Any progressive school curriculum needs to consider the place of explicit vocabulary instruction and, therefore, how we are to equip all teachers to teach vocabulary. Literacy training for teachers needs to be a priority for any school wanting to improve vocabulary teaching across their school, because many teachers never receive this training in their early practice. Therefore, the first stage of improving vocabulary across school has to be literacy training for teachers, regardless of their subject.
The next stage to focus on is a systematic approach to the explicit teaching of vocabulary that can be used by all teachers, in every classroom and isn’t seen as a bolt-on or an additional extra. Students’ experiences of vocabulary instruction need to be consistent across every subject and key stage, and for this we advocate a strategic, systematic approach, involving morphemic analysis, which is exactly what our whole-class, cloud-based literacy resource - Lexonik Vocabulary - does. Everything we know of cognitive science, memory and cognitive load, points us away from the memorisation of vocabulary lists and towards a methodology students can use to develop vocabulary understanding independently.

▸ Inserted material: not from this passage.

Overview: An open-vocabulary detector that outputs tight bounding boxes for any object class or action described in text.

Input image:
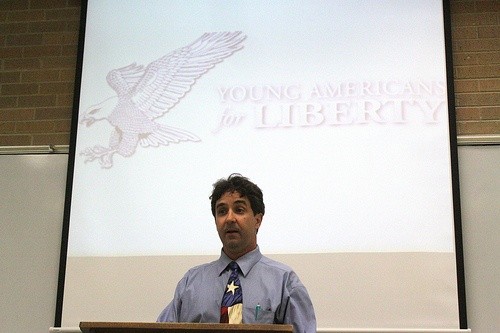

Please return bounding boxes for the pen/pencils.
[256,302,261,321]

Morphemic analysis involves the recognition and application of the meaning of parts of words (morphemes) to interpret meaning from academic vocabulary. Having a firm understanding of prefixes, suffixes and stems not only supports definitions for individual words but, arguably more importantly for a school curriculum, it allows students to begin to connect vocabulary and link contexts from across the curriculum. Hence, a vocabulary-rich curriculum is one which focuses on morphemic analysis and has an empowered and confident team of teachers to deliver it.

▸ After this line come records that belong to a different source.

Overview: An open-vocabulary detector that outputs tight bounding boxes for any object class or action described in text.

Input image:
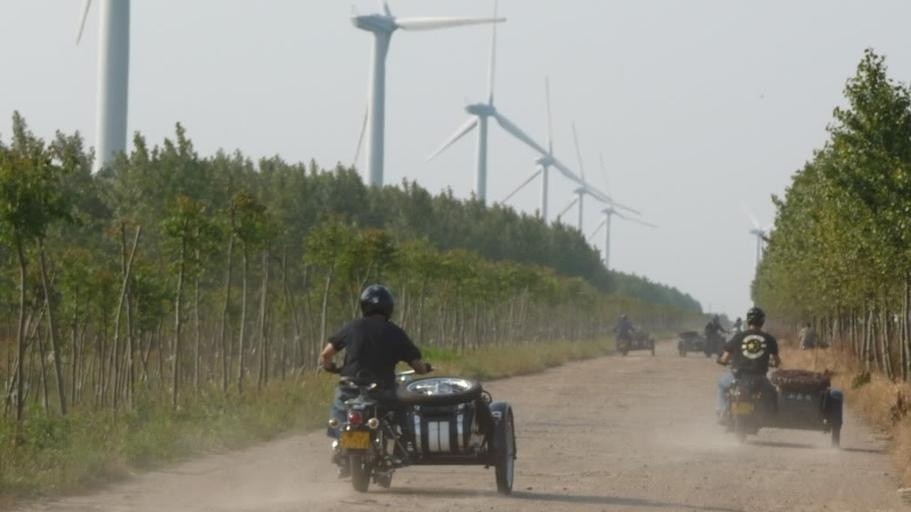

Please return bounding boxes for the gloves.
[326,363,342,372]
[424,362,432,372]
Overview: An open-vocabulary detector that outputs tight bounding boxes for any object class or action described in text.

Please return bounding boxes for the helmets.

Arguably, teachers who have implicit or learned knowledge of how to teach vocabulary and reading have a similar advantage to students who have developed vocabulary understanding. Those are the teachers who have the skills to navigate through content in a way that makes the language of their subject accessible, allowing students to decode and deconstruct concepts and knowledge at a deeper level. A teacher with the skills to explicitly teach reading and vocabulary automatically lessens cognitive load by providing instruction and techniques, enabling students to decipher language in any given context. This lessens the need to remember list upon list of vocabulary and, more importantly, gives students the self-belief to manoeuvre themselves through a text and make the need for committing words to memory unnecessary.
With youth illiteracy rates increasing like never before, it can be argued that the golden thread of any curriculum should be the explicit teaching of reading and vocabulary, replicated whole-school, in every classroom.